» Given passage:
----------------------------------------
# The Martial Talk Favicon



## Big Don

Easily influenced? Peer pressure? Occasionally, the little favicon in my bookmarks for Martial Talk changes. For awhile it was the purple peace sign of craigslist, then the amazon.com "a" now, since I need a fuel pump, it is showing either Manny, Moe or Jack. Is anyone else experiencing this? It isn't really a problem, but, it is amusing.


----------



## Bob Hubbard

I haven't changed it in years....the one on the server is the generic V from vBulletin. Interestingly, I checked my bookmarks in Firefox, and it's a G (Google's).  Weird.


----------



## Big Don

I did a little looking in my bookmarks in firefox and it isn't just this site. I think it is a bug in Firefox, the favicons seem to be not as locked down as they might (should) be.


----------



## Kreth

It's a Firefox bug. I have some bookmarked recipes that show up with a Cisco logo. :idunno:


----------



## theletch1

Martial Talk is my homepage on firefox (yes, I AM that dedicated. :lfao: )so I don't even have it in my favorites.  All the threads and such from MT that I have bookmarked just show a page icon.


----------



## crushing

I get the default 'e' page icon in IE.


----------



## shesulsa

For me, it's always been the default favicon - so way back when I used IE, it was the "e" and since I've been using firefox it's been either the default FF logo or the blank page with a dog-ear in the upper right.

Never been any different.  Would like to see the MT logo as the favicon.


----------



## Bob Hubbard

Would you believe I don't know how to make one? LOL!


----------



## shesulsa

How to make a favicon. :uhyeah:


----------



## shesulsa

Or - even better - here!


----------



## Bob Hubbard

Well, I added an MT one, can't seem to see it on my end though.


----------



## Andrew Green

Bob Hubbard said:


> Well, I added an MT one, can't seem to see it on my end though.




http://martialtalk.com/favicon.ico

Don't think it worked 

is the image file a bitmap?


----------



## Bob Hubbard

Got me.  I ran the logo through the link Shesulsa gave, and uploaded the file overwriting the one that was there.  Ran it through a validator that said it was valid.
*shrug*


----------



## Andrew Green

Bob Hubbard said:


> Got me.  I ran the logo through the link Shesulsa gave, and uploaded the file overwriting the one that was there.  Ran it through a validator that said it was valid.
> *shrug*




Works now 

Although what it is is another matter....

Scaling to the right size did not go well it seems.


----------



## Bob Hubbard

Problem with taking a 300dpi image down to a 16x16 one.


----------



## shesulsa

I have it now.


----------
----------------------------------------
[Saved entries]
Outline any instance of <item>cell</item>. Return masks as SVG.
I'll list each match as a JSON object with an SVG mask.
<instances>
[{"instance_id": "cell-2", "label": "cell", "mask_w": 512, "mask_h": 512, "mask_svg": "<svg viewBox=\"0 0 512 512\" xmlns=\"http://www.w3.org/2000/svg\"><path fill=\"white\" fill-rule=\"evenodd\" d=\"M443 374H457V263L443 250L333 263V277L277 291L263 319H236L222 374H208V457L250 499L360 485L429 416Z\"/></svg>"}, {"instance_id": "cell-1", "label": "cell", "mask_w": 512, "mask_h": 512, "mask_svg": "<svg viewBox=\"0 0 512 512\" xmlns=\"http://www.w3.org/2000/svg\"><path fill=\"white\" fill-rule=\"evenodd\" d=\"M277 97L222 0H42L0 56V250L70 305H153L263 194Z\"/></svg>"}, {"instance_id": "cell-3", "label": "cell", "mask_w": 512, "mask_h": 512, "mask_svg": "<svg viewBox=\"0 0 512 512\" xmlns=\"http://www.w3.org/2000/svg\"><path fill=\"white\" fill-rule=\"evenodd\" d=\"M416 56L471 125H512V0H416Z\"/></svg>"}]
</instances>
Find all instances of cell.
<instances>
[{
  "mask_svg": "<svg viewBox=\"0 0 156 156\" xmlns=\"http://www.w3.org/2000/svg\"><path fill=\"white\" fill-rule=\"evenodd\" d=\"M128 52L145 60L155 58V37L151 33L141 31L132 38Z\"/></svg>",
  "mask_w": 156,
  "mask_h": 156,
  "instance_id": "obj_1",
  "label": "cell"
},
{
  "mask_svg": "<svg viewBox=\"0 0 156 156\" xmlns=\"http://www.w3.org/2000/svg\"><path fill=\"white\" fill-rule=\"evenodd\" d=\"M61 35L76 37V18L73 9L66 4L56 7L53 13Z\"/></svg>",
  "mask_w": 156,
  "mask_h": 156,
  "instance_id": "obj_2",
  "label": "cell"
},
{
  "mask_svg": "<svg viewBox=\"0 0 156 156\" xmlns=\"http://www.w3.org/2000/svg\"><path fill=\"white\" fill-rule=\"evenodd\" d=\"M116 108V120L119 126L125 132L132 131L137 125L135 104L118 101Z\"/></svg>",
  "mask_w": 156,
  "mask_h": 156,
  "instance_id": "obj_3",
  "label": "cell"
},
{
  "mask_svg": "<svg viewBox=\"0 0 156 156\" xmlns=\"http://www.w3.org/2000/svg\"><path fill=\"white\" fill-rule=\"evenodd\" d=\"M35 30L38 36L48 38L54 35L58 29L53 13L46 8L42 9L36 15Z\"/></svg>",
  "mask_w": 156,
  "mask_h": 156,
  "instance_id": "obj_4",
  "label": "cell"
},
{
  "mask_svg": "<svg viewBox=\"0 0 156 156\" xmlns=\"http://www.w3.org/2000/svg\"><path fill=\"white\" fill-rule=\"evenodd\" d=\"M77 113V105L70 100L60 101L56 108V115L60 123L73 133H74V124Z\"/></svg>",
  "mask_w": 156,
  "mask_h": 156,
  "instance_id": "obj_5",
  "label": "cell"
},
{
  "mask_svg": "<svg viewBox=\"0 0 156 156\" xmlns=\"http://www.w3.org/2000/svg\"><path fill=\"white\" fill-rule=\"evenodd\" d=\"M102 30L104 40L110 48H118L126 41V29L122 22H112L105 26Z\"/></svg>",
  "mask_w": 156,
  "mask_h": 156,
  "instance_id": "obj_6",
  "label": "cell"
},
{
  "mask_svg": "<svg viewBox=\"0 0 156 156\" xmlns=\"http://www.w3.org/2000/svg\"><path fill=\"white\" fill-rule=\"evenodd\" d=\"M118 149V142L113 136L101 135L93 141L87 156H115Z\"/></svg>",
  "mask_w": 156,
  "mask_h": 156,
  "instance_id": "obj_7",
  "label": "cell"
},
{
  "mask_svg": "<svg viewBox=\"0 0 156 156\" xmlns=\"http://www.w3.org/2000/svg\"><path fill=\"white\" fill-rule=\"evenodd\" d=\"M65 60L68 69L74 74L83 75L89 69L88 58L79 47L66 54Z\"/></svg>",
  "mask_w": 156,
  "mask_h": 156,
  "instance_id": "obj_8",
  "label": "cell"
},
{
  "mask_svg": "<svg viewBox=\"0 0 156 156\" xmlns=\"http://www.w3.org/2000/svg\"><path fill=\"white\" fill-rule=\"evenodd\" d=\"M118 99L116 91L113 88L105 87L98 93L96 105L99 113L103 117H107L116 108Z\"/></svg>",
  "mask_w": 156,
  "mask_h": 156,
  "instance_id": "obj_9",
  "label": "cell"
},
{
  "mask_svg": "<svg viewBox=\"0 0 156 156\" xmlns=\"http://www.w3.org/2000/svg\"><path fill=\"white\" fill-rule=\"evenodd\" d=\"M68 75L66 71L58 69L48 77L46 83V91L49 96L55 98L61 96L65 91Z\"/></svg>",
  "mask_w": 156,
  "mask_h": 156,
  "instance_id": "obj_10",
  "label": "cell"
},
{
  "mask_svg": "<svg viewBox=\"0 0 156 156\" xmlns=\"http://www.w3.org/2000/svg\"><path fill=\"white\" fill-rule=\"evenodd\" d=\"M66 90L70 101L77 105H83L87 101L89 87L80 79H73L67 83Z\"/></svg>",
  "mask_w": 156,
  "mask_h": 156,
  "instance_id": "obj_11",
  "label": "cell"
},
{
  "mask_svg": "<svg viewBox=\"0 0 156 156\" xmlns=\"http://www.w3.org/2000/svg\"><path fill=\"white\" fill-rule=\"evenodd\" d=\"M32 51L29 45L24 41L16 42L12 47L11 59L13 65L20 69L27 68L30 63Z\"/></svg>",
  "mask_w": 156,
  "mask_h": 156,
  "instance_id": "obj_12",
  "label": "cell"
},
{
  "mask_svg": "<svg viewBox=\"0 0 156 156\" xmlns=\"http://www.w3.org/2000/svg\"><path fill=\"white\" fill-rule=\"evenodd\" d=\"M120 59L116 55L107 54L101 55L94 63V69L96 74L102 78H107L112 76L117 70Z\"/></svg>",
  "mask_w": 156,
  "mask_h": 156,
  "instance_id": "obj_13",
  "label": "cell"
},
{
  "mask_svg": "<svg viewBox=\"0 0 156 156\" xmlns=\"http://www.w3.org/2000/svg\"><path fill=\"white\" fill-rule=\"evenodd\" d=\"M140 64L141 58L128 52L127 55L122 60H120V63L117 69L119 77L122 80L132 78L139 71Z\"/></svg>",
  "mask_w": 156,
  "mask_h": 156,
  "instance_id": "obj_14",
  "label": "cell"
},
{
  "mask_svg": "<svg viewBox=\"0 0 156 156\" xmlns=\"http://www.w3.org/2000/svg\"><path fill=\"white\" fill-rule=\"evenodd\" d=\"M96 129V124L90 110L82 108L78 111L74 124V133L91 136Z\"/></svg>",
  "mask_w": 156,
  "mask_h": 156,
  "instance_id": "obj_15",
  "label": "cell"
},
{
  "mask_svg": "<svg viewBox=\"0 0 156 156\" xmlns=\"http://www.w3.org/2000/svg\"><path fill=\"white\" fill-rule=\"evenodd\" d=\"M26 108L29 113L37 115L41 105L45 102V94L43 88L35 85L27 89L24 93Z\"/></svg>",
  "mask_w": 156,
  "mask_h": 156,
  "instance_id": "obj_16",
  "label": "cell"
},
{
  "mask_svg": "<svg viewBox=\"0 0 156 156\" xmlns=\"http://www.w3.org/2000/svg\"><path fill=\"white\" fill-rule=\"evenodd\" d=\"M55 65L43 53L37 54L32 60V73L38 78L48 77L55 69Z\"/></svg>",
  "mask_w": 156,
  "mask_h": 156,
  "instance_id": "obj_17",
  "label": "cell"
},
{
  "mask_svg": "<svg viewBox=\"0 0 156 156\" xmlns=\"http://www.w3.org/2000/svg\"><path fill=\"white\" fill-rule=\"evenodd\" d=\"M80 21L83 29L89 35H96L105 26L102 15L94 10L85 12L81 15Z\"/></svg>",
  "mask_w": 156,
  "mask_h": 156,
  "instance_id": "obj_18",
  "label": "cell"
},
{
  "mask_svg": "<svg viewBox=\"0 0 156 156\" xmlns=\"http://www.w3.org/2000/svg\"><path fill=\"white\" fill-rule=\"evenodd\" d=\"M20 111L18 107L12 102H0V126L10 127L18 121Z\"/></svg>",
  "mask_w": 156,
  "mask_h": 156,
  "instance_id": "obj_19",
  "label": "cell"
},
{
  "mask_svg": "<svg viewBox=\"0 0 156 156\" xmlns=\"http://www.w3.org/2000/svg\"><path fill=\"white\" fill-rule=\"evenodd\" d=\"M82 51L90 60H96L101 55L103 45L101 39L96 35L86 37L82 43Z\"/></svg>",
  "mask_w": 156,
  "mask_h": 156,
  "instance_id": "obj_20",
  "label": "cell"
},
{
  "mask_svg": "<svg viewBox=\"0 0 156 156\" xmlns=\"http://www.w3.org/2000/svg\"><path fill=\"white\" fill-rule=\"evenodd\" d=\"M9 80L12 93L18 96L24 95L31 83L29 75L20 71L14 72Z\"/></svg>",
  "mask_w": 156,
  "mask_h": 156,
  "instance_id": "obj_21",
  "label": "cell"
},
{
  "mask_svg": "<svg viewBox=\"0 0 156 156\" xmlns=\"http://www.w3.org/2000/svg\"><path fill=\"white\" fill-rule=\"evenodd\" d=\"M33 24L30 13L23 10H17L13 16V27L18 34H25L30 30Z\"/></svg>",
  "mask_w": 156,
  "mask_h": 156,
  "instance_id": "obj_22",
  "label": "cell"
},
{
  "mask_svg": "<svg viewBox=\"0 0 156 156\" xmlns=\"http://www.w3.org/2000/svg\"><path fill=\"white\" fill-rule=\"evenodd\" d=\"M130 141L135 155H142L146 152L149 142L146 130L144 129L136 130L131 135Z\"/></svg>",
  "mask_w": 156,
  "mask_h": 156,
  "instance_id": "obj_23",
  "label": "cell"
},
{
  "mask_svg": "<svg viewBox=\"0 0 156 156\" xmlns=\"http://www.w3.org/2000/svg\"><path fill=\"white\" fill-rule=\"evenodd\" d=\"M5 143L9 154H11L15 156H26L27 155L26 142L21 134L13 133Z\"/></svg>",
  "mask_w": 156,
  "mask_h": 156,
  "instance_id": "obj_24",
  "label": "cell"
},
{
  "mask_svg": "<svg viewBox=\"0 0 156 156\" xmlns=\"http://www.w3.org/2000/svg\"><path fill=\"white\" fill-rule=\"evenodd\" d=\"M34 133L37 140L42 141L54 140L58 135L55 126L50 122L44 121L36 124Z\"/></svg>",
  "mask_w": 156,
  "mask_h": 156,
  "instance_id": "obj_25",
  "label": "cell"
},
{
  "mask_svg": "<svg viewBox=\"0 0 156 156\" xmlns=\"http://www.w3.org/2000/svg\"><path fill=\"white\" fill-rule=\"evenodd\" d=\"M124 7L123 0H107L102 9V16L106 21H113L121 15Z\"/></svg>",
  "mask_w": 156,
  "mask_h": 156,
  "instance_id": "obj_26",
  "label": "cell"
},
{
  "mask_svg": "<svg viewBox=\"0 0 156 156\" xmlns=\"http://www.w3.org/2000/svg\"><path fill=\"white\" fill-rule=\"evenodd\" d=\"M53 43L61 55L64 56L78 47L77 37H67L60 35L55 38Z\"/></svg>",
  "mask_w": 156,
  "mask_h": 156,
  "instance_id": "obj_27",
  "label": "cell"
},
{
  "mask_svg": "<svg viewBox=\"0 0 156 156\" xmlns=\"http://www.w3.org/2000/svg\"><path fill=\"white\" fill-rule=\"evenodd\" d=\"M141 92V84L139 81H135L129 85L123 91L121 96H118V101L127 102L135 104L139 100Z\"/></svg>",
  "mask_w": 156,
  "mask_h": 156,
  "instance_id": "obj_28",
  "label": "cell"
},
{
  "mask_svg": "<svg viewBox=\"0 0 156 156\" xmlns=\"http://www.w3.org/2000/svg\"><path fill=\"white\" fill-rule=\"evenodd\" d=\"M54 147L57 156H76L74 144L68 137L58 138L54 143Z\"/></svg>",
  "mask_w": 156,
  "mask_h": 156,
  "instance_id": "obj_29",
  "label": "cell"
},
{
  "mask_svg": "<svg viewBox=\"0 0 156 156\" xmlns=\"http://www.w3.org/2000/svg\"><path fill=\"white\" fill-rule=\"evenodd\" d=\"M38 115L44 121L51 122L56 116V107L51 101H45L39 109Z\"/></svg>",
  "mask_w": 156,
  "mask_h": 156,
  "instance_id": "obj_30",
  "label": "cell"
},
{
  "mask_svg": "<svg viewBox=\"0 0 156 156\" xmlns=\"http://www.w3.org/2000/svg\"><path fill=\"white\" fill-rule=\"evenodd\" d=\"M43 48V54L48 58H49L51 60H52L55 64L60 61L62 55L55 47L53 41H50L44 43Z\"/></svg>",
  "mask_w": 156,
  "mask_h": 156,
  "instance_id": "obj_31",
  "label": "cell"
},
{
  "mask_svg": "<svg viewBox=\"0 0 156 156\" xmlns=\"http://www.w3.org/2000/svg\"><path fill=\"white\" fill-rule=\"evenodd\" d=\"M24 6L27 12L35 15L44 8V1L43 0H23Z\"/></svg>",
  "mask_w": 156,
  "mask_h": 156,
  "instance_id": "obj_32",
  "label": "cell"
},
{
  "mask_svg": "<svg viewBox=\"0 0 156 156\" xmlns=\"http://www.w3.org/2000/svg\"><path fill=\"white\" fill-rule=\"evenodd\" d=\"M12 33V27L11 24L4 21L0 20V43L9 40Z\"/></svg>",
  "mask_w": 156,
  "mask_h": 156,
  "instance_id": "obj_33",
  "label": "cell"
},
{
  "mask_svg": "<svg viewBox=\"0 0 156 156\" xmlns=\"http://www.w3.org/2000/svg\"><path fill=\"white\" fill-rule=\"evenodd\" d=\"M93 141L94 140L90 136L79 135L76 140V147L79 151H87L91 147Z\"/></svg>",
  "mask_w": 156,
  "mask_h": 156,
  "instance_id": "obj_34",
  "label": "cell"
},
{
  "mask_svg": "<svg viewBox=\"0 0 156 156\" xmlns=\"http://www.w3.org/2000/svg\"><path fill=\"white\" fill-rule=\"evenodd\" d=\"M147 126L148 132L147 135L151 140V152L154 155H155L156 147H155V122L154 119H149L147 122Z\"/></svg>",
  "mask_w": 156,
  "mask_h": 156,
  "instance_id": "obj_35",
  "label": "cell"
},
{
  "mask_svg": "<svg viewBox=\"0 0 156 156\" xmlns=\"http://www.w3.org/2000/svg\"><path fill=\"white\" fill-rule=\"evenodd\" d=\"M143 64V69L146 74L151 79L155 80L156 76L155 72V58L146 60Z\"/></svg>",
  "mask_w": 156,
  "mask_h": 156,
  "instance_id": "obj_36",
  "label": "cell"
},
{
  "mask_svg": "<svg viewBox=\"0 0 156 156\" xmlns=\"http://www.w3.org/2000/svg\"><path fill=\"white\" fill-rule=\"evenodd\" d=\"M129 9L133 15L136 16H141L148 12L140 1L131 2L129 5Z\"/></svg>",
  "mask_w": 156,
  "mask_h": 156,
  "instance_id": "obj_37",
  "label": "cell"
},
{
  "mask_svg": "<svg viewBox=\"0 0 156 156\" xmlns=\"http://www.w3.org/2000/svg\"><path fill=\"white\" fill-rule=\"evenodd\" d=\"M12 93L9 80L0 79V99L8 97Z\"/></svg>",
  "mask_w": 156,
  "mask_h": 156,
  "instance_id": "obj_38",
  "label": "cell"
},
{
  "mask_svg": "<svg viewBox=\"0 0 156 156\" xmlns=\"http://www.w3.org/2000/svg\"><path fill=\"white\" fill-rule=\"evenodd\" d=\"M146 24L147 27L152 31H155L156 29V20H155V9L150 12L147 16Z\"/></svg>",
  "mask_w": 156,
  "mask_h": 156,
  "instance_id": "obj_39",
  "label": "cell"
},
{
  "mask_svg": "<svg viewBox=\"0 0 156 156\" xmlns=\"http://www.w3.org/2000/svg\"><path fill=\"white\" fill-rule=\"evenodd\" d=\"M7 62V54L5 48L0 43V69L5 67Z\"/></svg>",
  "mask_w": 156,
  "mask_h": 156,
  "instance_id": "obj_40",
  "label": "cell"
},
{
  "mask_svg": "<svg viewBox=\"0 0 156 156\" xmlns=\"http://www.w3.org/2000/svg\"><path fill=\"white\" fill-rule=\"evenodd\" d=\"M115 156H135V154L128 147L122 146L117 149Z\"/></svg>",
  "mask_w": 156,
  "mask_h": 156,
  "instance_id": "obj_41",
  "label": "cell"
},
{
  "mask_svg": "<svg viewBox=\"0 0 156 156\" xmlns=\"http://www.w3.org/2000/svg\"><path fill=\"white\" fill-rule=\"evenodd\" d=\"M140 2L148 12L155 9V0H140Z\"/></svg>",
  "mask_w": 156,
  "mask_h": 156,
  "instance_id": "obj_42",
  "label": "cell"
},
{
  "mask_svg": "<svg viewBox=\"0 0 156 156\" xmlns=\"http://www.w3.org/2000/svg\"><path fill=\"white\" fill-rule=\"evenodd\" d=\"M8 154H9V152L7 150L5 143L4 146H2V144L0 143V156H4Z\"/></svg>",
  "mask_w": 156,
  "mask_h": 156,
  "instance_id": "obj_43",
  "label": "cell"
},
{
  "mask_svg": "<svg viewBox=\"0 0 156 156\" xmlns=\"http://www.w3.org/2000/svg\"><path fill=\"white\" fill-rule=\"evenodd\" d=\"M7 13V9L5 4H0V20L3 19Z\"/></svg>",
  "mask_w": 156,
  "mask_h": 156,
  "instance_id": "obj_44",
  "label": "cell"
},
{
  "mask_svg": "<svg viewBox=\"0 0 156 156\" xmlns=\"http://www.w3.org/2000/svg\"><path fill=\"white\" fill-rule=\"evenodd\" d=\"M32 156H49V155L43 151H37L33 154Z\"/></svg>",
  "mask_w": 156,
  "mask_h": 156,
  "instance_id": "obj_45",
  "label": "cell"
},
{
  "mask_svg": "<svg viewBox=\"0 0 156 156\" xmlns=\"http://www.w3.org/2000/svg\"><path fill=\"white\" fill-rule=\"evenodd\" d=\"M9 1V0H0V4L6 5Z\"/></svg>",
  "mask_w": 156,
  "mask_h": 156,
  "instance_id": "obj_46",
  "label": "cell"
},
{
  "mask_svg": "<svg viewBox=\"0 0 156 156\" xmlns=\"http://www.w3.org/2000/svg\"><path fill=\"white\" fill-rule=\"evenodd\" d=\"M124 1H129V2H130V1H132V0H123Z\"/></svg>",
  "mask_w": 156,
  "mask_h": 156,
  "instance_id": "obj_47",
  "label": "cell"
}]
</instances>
----------------------------------------
» To-do list:
1 - Translate into Spanish this sentence from the favicon thread: "I have some bookmarked recipes that show up with a Cisco logo."
2 - According to the favicon thread, what icon does crushing get in IE?
3 - Transcribe the part of the favicon thread that begins at "I get the default" and ends after "as the favicon.".

» Responses per task:
1 - Tengo algunas recetas guardadas en marcadores que aparecen con un logotipo de Cisco.

2 - The default 'e' page icon.

3 -
I get the default 'e' page icon in IE.


----------



## shesulsa

For me, it's always been the default favicon - so way back when I used IE, it was the "e" and since I've been using firefox it's been either the default FF logo or the blank page with a dog-ear in the upper right.

Never been any different.  Would like to see the MT logo as the favicon.